Units Produced Method
Under the first variation of the “Unit Of Production” method, a fixed amount of depreciation is allocated to each unit of output produced by the machine. The per-unit depreciation expense is multiplied by the number of units produced in each accounting period.
This depreciation method accurately reflects the depreciation expense for the asset because it is based on the number of units produced in each period.

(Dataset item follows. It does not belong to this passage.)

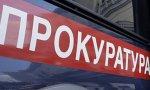 Ростовская прокуратура проверит чиновников мэрии на предмет халатности во время режима ЧС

Depreciation per unit is computed in two following simple steps:
Step-1: Compute the “Depreciation Per Unit” with the following formula:
Depreciation per unit = [Cost of asset – scrap value]/ Total estimated units of output
Step-2: Compute the annual depreciation expense with the following formula:
Annual depreciation expense = Units produced × unit depreciation
EXAMPLE: If the cost of a machine is $17,000, its scrap value is $2,000 and its total estimated units produced during its lifetime is 300,000, then the depreciation is calculated as follows (assuming the following facts):
First year production = 25,000 units
Second year production = 30,000 units
Step-1: Compute the depreciation per unit:
Depreciation per unit = [$17,000 – $2,000]/ 300,000 = $0.05
Step-2: Compute depreciation expense for Year 1 & 2:
Year 1: 25,000 units × $0.05 = $1,250
Year 2: 30,000 units × $0.05 = $1,500
Hours Used Method
In the second variation of unit of production [the hours used method], a fixed amount of depreciation is allocated based on the number of hours the machine is used.
EXAMPLE: the depreciation for the following machines in the first year using the straight-line method and the unit of production hours of usage method is:
Machine A Machine B
Cost $22,000 $22,000
Scrap Value $ 2,000 $ 2,000
Estimated Life 5 years 5 years
(18,000 hours) (18,000 hours)
Machine A was in use for 3,000 hours in the first year
Machine B was in use for 1,000 hours in the first year
Step-1: Compute the depreciation using straight line method for the first year of usage
There fore the Straight Line Depreciation = $4,000 annual depreciation expense*
Note: *($22,000 – $2,000) / 5 years = $4,000
Step-2: Compute the depreciation using the unit of production method for the first year of usage
Unit Of Production Hours of usage = $1.11 annual depreciation expense*
*($22,000 – $2,000) / 18,000 hours = $1.11
1st year depreciation expense of Machine A=3,000 hours × $1.11 = $3,330
1st year depreciation expense of Machine B=1,000 hours × $1.11 = $1,110
The difference between the first-year depreciation using the straight line method and that using the unit of production method is considerable. Under the Units Of Production method, machine B’s limited use results in its having one-third the depreciation expense of machine A. Under the straight-line method, both machines carry the same depreciation expense, regardless of use. In this case, unit of production is the more logical choice for reporting depreciation because it more accurately matches expense against periodic income.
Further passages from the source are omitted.